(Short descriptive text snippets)
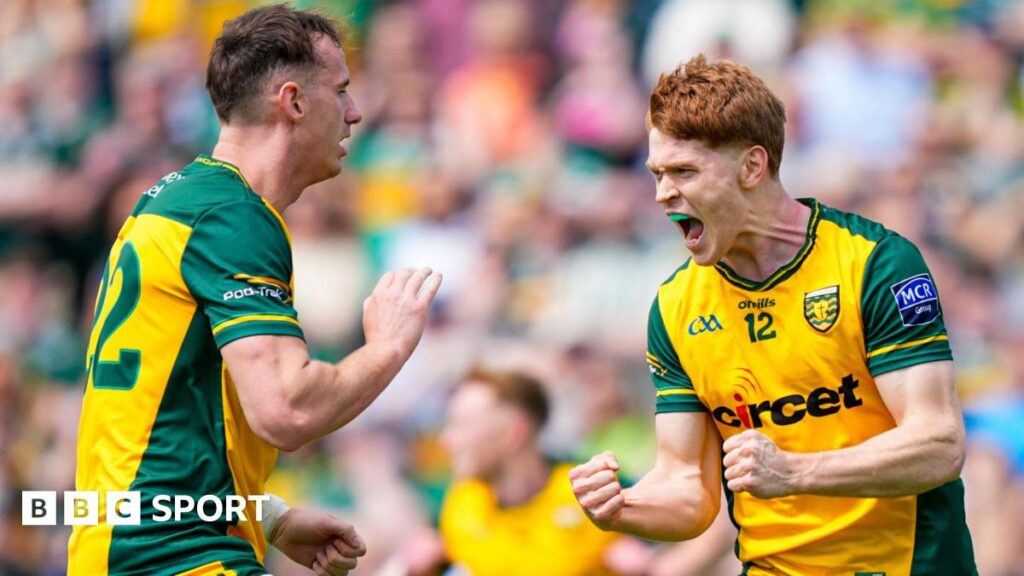 Ciaran Moore celebrates his early goal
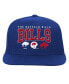 Фото #3 товара Big Boys and Girls Royal Buffalo Bills Champ Stack Flat Brim Snapback Hat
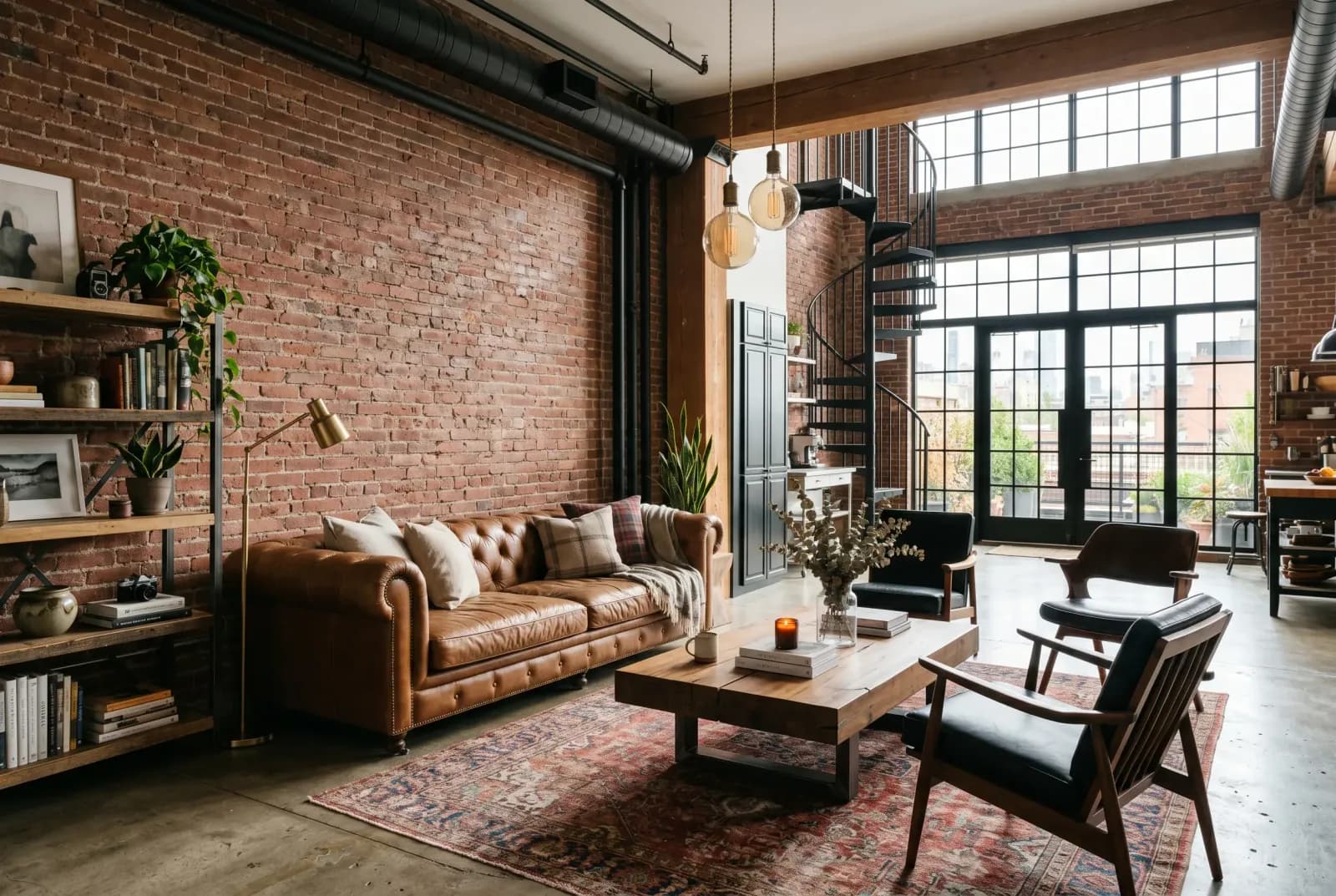 Industrial room inspiration for Shop the look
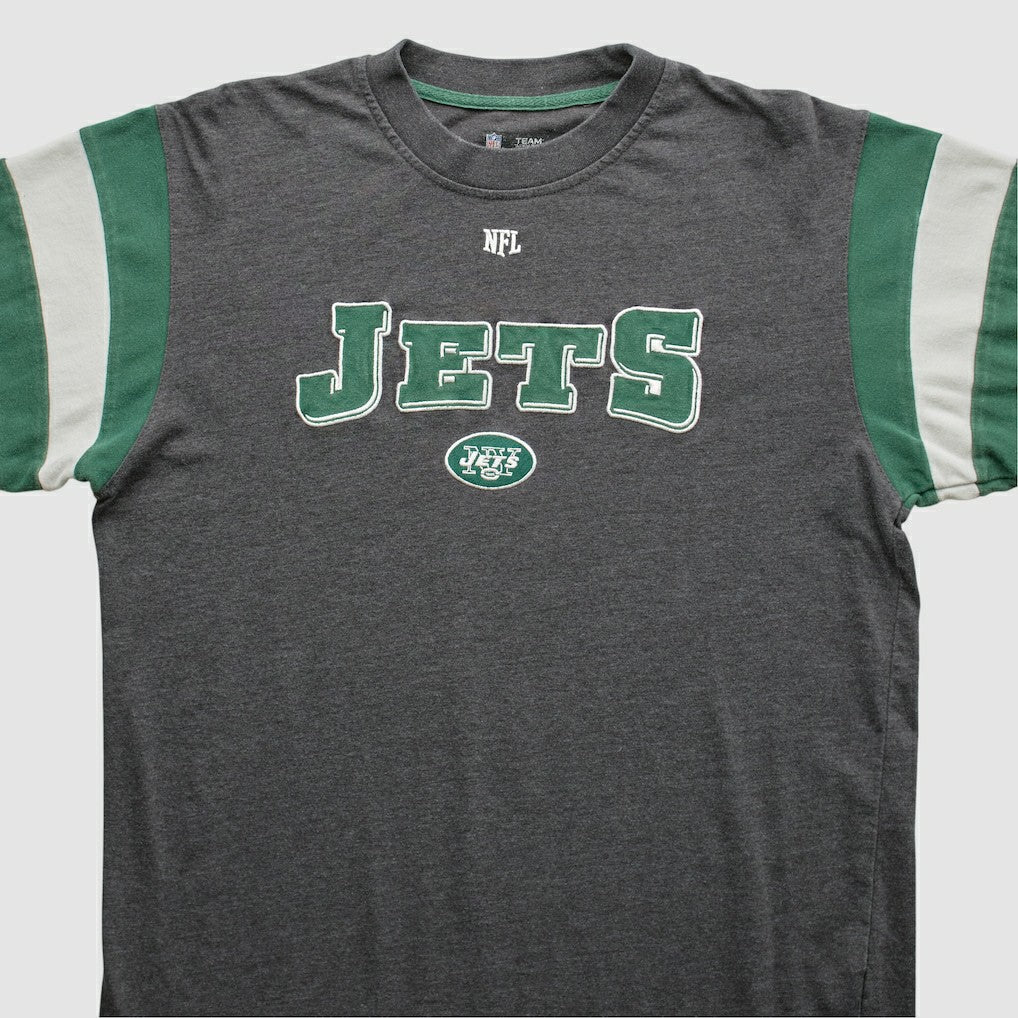 New York Jets NFL 2010s Long Sleeve T-shirt Gray Vintage - Fanatics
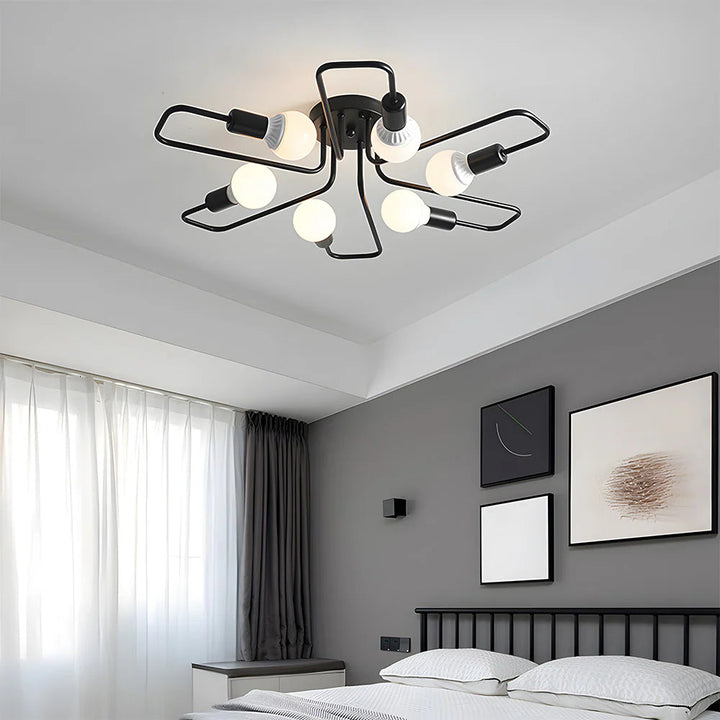 Rayona™ – Suspension Chic à Éclairage Multiple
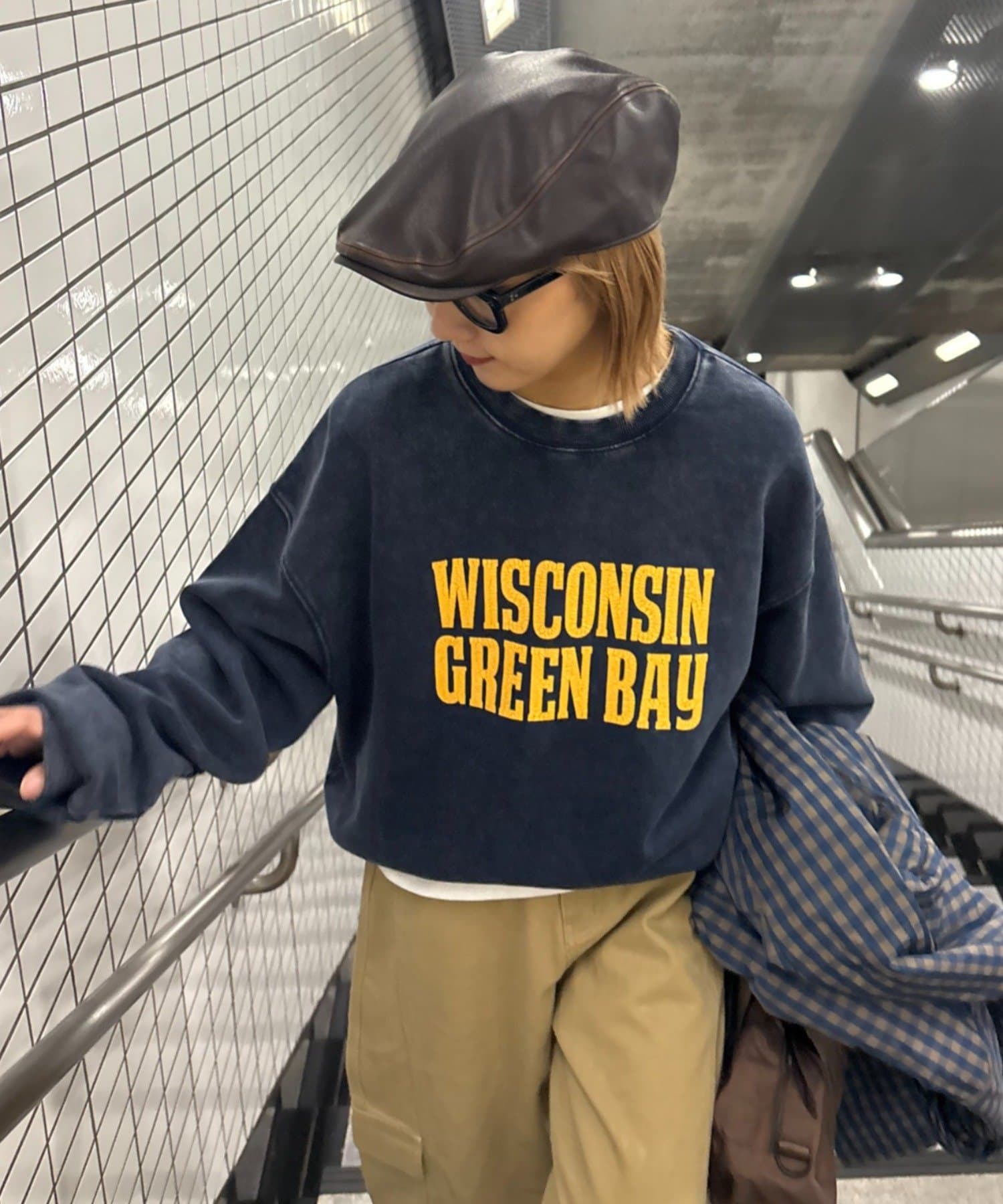 CIAOPANIC TYPY(チャオパニックティピー) 【UNISEX】NEWアシッドウォッシュ加工/裏毛ロゴスウェット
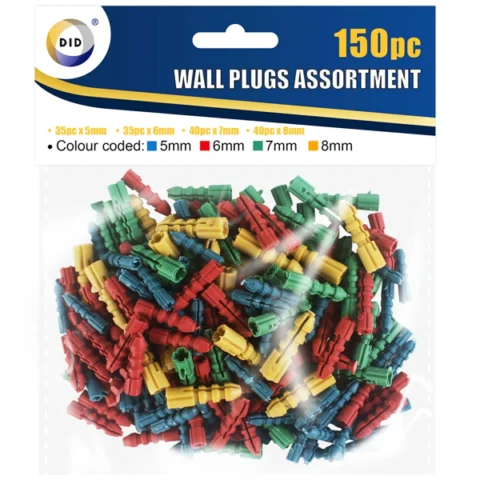 DID Wall Plugs Assortment 150 Pack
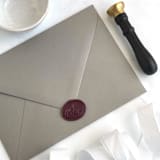 "Happily Ever After in Mulberry Pack of 10" - Wax Seals in purple by Abby Choi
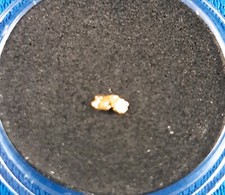 1 x  echtes Goldnugget 1 mm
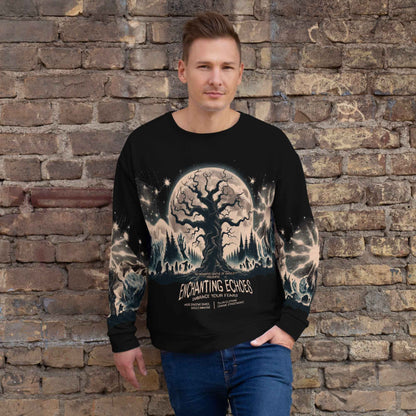 Enchanting Echoes Halloween Sweatshirt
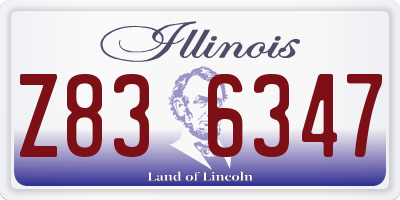 IL license plate Z836347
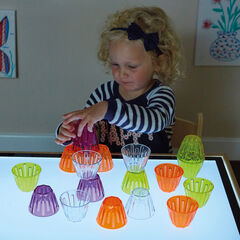 TTS Lightbox Activity Acrylic Stacking Clever Cups 20pk  hi-res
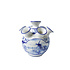 Heinen Delfts blauw Tulip vase - mill decoration - Flat bottom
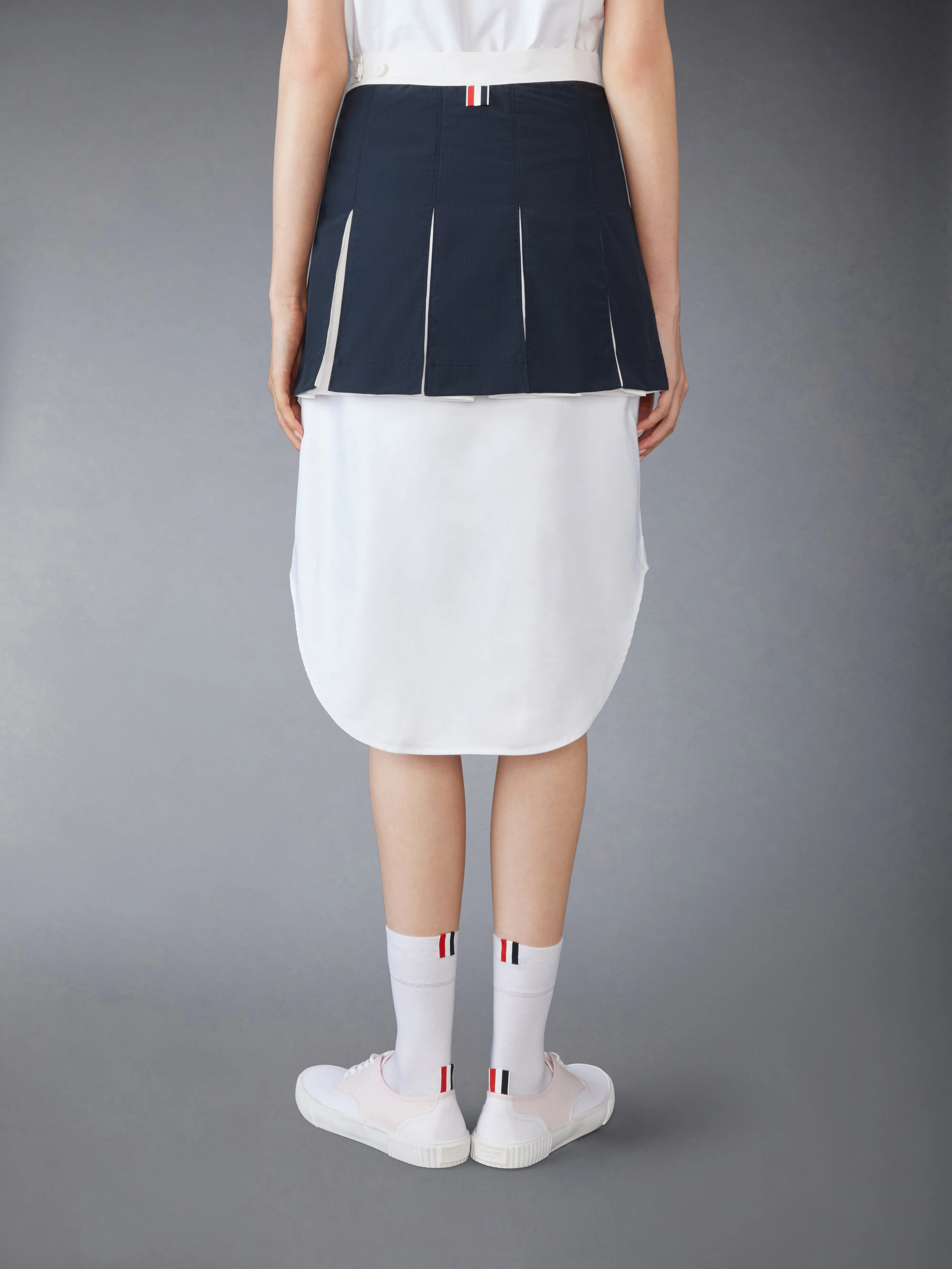 RIPSTOP BOX PLEAT MINI SKIRT sold by Thom Browne product image thumbnail 3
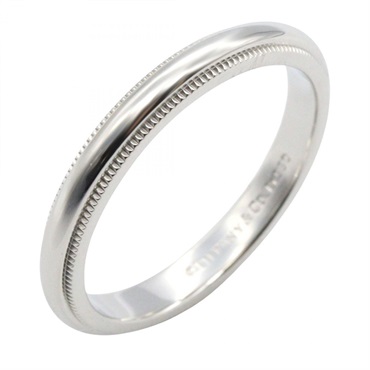 TIFFANY＆CO Milgrain Ring Pt950 Platinum Used unisex US size 7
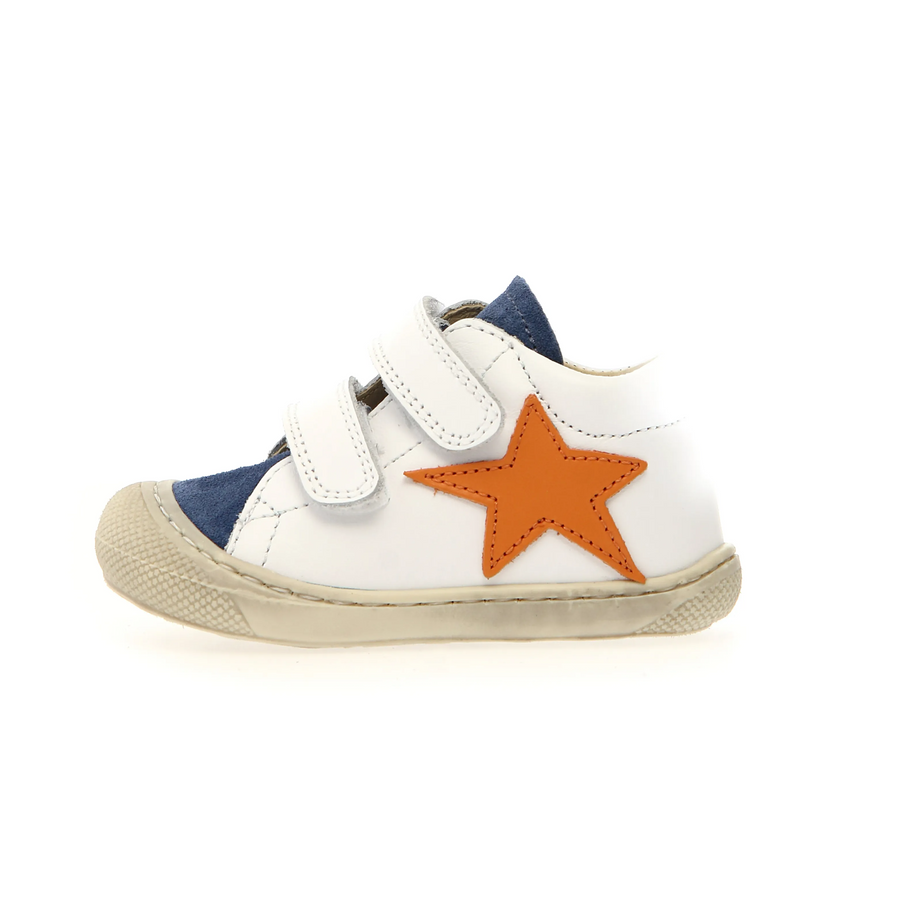 Naturino Boy's Kolde Vl Casual Shoes - White / Azure / Orange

== EXERCISE DESCRIPTION ==
Print exactly the first line of the entries and every line after it through the one that contains "TIFFANY＆CO Milgrain Ring", leaving the pictures out.

== EXERCISE RESULT ==
 Ciaran Moore celebrates his early goal
 Фото #3 товара Big Boys and Girls Royal Buffalo Bills Champ Stack Flat Brim Snapback Hat
 Industrial room inspiration for Shop the look
 New York Jets NFL 2010s Long Sleeve T-shirt Gray Vintage - Fanatics
 Rayona™ – Suspension Chic à Éclairage Multiple
 CIAOPANIC TYPY(チャオパニックティピー) 【UNISEX】NEWアシッドウォッシュ加工/裏毛ロゴスウェット
 DID Wall Plugs Assortment 150 Pack
 "Happily Ever After in Mulberry Pack of 10" - Wax Seals in purple by Abby Choi
 1 x  echtes Goldnugget 1 mm
 Enchanting Echoes Halloween Sweatshirt
 IL license plate Z836347
 TTS Lightbox Activity Acrylic Stacking Clever Cups 20pk  hi-res
 Heinen Delfts blauw Tulip vase - mill decoration - Flat bottom
 RIPSTOP BOX PLEAT MINI SKIRT sold by Thom Browne product image thumbnail 3
 TIFFANY＆CO Milgrain Ring Pt950 Platinum Used unisex US size 7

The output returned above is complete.